Rosemarie's staunch resistance to McGowan's potential release moved the still-grieving mother to ensure other families would not have to suffer the same trauma of fearing that their child's attacker would again be among the general population.
In 1997, she successfully lobbied for the passage of what came to be known as Joan's Law, which repealed parole eligibility for any detainees convicted of sexually assaulting or killing a child under age 14. The next year, federal lawmakers passed a similar rule.
McGowan remained grandfathered into his sentence and was never subject to the new rule.
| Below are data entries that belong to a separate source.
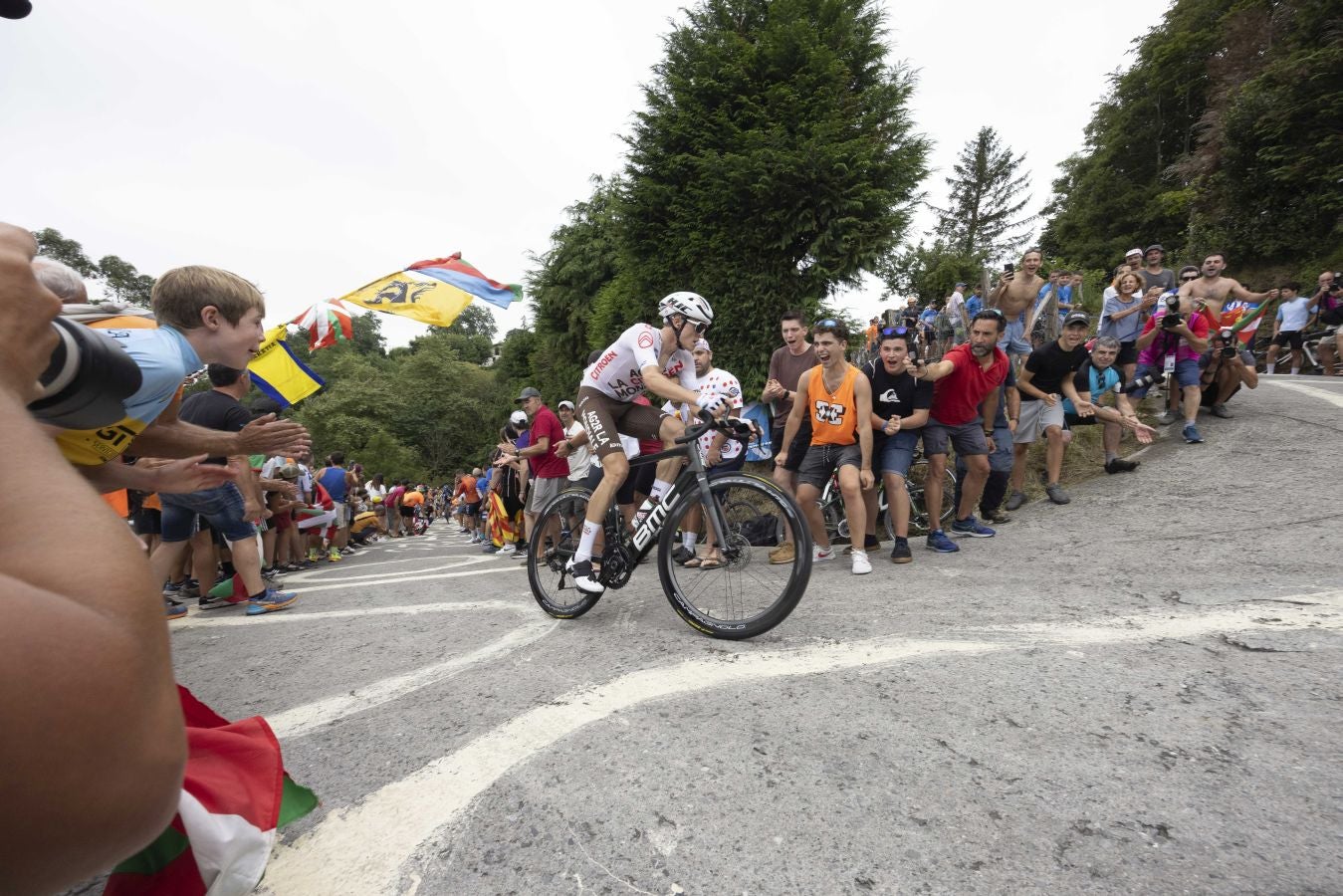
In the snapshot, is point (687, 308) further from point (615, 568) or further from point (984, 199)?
point (984, 199)

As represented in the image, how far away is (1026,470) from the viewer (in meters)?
7.23

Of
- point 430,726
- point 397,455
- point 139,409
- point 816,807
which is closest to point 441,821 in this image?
point 430,726

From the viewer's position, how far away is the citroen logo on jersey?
5.09 meters

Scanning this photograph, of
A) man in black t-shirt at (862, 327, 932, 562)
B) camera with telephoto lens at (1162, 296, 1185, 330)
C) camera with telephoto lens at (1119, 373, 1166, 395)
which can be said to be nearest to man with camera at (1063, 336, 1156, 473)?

Yet he never benefited from the carve-out and died in 2021 while serving a life sentence at South Woods State Prison, four years before he would have been up for parole yet again.
"It's like a different phase," John said of the 50th-anniversary event, now that McGowan is gone and the focus can return to Joan's life, however brief. "It's less urgent," he added, and about "appreciation."
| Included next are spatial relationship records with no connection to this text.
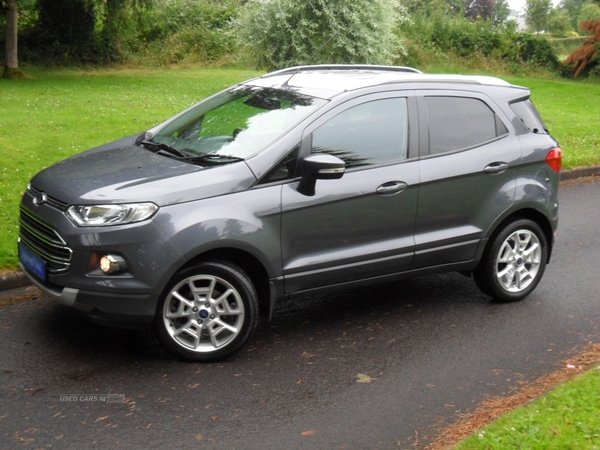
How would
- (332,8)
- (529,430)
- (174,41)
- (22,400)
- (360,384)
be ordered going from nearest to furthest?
1. (529,430)
2. (22,400)
3. (360,384)
4. (332,8)
5. (174,41)

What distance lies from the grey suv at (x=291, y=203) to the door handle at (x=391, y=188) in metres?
0.01

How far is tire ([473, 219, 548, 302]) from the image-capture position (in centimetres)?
682

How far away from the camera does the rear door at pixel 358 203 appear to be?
5.78m

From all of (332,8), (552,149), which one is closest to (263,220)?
(552,149)

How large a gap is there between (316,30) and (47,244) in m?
16.8

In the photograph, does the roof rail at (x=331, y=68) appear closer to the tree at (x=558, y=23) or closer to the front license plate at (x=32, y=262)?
the front license plate at (x=32, y=262)

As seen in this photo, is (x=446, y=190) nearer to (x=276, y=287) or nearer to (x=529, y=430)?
(x=276, y=287)

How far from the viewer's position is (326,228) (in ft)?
19.2

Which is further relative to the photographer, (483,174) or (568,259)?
(568,259)

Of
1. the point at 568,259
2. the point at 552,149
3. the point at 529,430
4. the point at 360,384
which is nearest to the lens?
the point at 529,430

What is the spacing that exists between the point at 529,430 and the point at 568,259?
4.32m

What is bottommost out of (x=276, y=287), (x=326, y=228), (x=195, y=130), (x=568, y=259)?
(x=568, y=259)

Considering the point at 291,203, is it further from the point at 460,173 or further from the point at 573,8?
the point at 573,8

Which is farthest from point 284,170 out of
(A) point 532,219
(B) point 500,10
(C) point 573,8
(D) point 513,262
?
(C) point 573,8
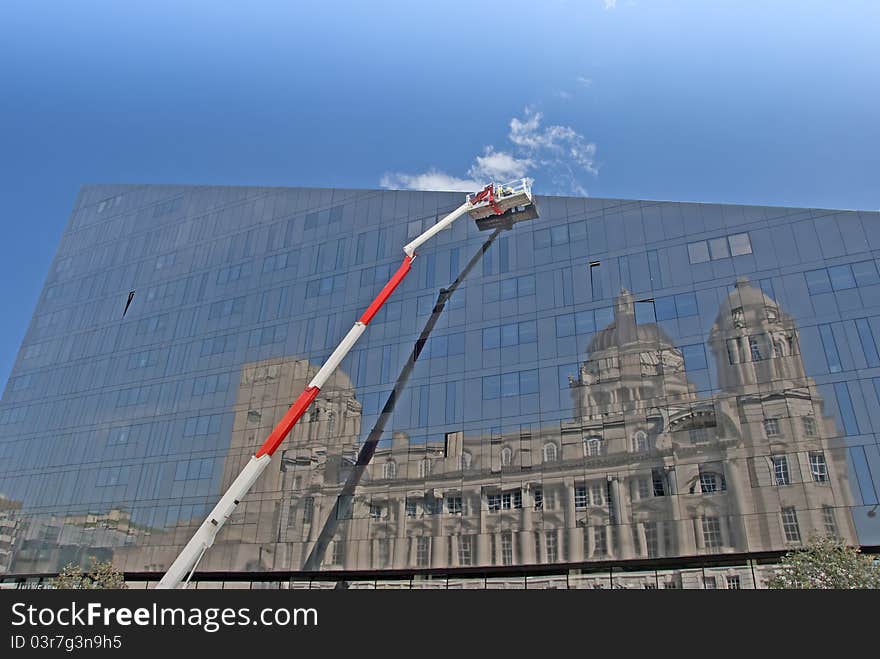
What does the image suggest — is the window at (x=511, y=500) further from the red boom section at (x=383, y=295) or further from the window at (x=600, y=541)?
the red boom section at (x=383, y=295)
"She was a leader," said Olivia Galgano, who taught Joan's ballet class and five decades later can still vividly recall the waifish girl. "Often, I would say we have to line up and she would run to be first."
Not in a pushy or self-important way, Galgano reflected, but wanting to be at the forefront of it all.
Mere months after McGowan's death, the Bergen County Prosecutor's Office cut the ribbon on "Rosemarie's Room," a new extension to the office's Child Advocacy Center in Paramus, where law enforcement, medical and mental health professionals can tackle allegations of child abuse.
Jason Love, then the chief detective of the office, described the expansion as a "safe place for our children to whisper their secrets."
It was allegedly the whisper of a secret that was McGowan's undoing.
As Tobin continued to recount the investigation into Joan's death Wednesday at the Hillsdale train station, he said that as investigators grilled McGowan for the second time, probing his involvement in the savage killing, their suspect continued to deny any part in what occurred.
As their scrutiny grew closer to the truth, he did not request an attorney, but a priest, Tobin said.
Offering him the same privilege as they would someone in a confession booth, the detectives stepped out while McGowan spoke with the cleric. On his way out of the interrogation room, Tobin said, the priest turned to the officers and told them, "Fellas, keep questioning him."
Rosemarie details her fight to keep Joan's memory alive in a soon-to-be-released book, "The Message of Light Amid Letters of Darkness." Proceeds from the book's sale will benefit the Joan Angela D’Alessandro Foundation, which advocates for child victims of abuse.